“Soft despotism is a term coined by Alexis de Tocqueville describing the state into which a country overrun by "a network of small complicated rules" might degrade. Soft despotism is different from despotism (also called 'hard despotism') in the sense that it is not obvious to the people."
Wednesday, September 20, 2006
Another in the "Islam is the Problem" series.
Karzai says in this article that troops alone cannot end terror in Afghanistan. Probably not, and he suggests the problem is in Pakistan. I think based on this picture there may even be a larger problem.
Troops in Afghanistan can't end terror - Karzai
By David Ljunggren and Michelle Nichols
NEW YORK (Reuters) - Foreign troops in Afghanistan will not be able to end attacks by Taliban militants unless "terrorist sanctuaries" outside the country are destroyed, President Hamid Karzai said on Wednesday, in a clear reference to Pakistan.
NATO troops are battling to quell the heaviest bout of violence in Afghanistan since 2001 when U.S.-led forces overthrew the Islamic-fundamentalist Taliban, which had been sheltering Osama bin-Laden and his al Qaeda organization.
Karzai told the U.N. General Assembly that outsiders, whom he did not identify, were behind the new upsurge of violence.
"Military action in Afghanistan alone, therefore, will not deliver our shared goal of eliminating terrorism," he told the U.N. General Assembly. There are around 41,000 foreign troops in Afghanistan.

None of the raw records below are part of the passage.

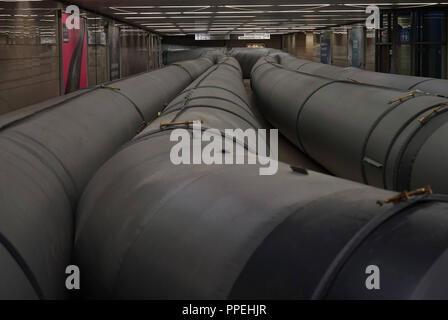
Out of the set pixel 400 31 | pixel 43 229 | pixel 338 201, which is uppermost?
pixel 400 31

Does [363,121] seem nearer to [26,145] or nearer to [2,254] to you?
[26,145]

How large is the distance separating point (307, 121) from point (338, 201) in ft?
17.2

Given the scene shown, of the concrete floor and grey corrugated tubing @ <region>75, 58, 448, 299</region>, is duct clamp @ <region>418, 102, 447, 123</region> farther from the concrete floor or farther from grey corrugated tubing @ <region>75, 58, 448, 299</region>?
the concrete floor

U.S. Army Gen. John Abizaid, the commander overseeing American operations in Afghanistan, on Tuesday expressed concern about Taliban military activity being organized and supported from inside Pakistan.
Pro-Taliban militants and the Pakistani government reached a deal on Sept. 5 under which the militants agreed to stop attacks in the country and in Afghanistan in return for a halt in government's operations in the region.
Critics say Pakistan's government has virtually caved in to the militants' demands and the strategy risked creating a safe haven for Taliban insurgents and their al Qaeda allies.
But Pakistani President Pervez Musharraf, speaking in New York, said the deal was with tribal elders rather than militants and represented "the best strategy we have employed" against the Taliban.
Rebels can freely cross the mountainous frontier between the two countries. Some Afghan leaders have accused Islamabad of failing to do enough to stop infiltration, or even of continuing to support its former protege, the Taliban.
In his speech, Karzai said: "We must look beyond Afghanistan to the sources of terrorism. We must destroy terrorist sanctuaries beyond Afghanistan, dismantle the elaborate networks in the region that recruit, indoctrinate, train, finance, arm and deploy terrorists."
U.S. President George W. Bush will host a joint meeting in Washington next week with Karzai and Musharraf.
Musharraf told the Clinton Global Initiative summit: "Military action against al Qaeda or militant Taliban continues and Pakistan has not withdrawn a single soldier."
He also said there was a misperception that Pakistan was a base for terrorism.
"Yes indeed there are people who are abetting, supporting the terrorists in the tribal agencies of Pakistan. As I said, al Qaeda had its base there with more bias in Pakistan, less in Afghanistan," he said.
"But Taliban, the command echelon, the control of (leader) Mullah Omar is in the southern provinces of Afghanistan."